The average bear market for bonds was a decline of 7.1% lasting eight months, Dallal found. Bull markets for bonds lasted 48 months on average, and produced gains of 60.4%.

We’ve been in a bull market for bonds since 1994, Dallal said. Today, the threat of rising rates and inflation is such that you’ll sometimes hear talk of a bond bubble.

That’s the kind of hyperbole we’ve had to put up with since the investment community was scared half to death by the financial crisis—if something rises a lot in price, slap a "bubble" label on it.

For a good argument why there’s no bubble in bonds, check out this video I did with Sheldon Dong, vice-president of fixed-income strategy at TD Waterhouse. Basically, he argues that bonds, with their characteristically modest returns, don’t fit the speculative profile of a bubble investment.

Financial bubbles also tend to pop in a very messy way. But, again, bonds don’t fit the profile.

Remember the 11.4% drop for the Canadian bond market back in 1980-81? Dallal found that it took only four months for the bond market to recover. The worst case in the period between 1950 and June 2011 was a slump in the mid-1990s that lasted 12 months.

Still jittery about bonds? Dallal looked at rolling three-year annualized returns dating back to January 1950, and the worst result for bonds was a decline of 2.3%. The comparable worst decline for Canadian stocks over a three-year period was 11.1%.

These rolling returns were calculated by taking 36-month slices of data, say January 1950 through December 1952, then bumping them ahead by a month to February 1950 through January 1953, and so on.).

Negative three-year returns for bonds occurred only in 0.4% of the periods examined by Dallal. When he narrowed his analysis to the period from January 1950 to December 1980, where interest rates were generally on the rise, he found negative three-year returns only 0.8% of the time.

Bonds never lost money in any five-year rolling period in Dallal’s analysis. Canadian stocks had five-year losses 1.3% of the time.

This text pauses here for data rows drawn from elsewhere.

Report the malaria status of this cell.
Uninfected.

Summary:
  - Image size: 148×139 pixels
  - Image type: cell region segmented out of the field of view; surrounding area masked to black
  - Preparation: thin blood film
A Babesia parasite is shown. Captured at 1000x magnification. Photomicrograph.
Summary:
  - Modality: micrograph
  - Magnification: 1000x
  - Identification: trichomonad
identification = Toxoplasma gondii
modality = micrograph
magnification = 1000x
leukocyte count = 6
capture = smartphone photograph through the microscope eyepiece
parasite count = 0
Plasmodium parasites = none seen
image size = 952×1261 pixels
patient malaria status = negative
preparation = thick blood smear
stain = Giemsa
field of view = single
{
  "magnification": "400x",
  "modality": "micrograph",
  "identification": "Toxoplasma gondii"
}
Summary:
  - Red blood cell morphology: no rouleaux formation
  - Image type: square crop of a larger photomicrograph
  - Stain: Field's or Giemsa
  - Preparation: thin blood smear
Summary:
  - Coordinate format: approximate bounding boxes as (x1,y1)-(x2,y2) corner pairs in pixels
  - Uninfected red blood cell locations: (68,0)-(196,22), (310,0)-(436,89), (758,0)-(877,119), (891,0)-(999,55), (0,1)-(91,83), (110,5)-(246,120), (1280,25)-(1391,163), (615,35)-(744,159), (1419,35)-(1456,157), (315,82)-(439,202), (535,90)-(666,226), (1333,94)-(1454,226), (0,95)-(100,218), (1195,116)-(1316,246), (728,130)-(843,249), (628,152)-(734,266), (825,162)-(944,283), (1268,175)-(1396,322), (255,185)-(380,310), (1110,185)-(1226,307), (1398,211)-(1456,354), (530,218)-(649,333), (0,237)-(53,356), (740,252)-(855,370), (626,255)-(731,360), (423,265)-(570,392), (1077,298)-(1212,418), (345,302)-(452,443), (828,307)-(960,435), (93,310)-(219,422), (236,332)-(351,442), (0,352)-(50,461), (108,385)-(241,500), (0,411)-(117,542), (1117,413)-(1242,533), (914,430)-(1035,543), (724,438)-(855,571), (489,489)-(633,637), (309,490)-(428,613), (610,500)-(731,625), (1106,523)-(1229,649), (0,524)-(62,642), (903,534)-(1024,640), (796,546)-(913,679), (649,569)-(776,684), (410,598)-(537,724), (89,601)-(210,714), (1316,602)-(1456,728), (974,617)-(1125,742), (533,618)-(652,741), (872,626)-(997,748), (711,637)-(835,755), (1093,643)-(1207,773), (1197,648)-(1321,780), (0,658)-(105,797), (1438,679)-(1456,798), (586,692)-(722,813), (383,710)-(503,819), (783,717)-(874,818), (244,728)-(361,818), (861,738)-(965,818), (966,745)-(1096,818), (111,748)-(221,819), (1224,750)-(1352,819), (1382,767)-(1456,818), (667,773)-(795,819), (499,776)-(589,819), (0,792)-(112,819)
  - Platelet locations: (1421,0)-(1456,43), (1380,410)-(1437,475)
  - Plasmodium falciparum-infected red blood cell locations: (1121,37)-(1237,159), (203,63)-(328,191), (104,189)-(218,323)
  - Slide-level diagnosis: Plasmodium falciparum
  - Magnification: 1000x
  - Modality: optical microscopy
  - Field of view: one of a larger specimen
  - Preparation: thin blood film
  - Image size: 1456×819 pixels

Mr. Dallal has two suggestions for investors who want their bond holdings to hold up as well as possible during a period of rising rates. One is to focus on short-term bonds, or those maturing in less than five years. Note that you’ll get a lower yield with short-term bonds than you would with those maturing over longer periods.

Another approach is to mix some corporate bond exposure into your portfolio. Dallal said that as short-term interest rates rise, corporate bonds tend to outperform government bonds.

Adjust your bond holdings to prepare for higher rates, but don’t sell them. History shows bonds are much less risky than stocks, and they’re quick to recover when they do lose value.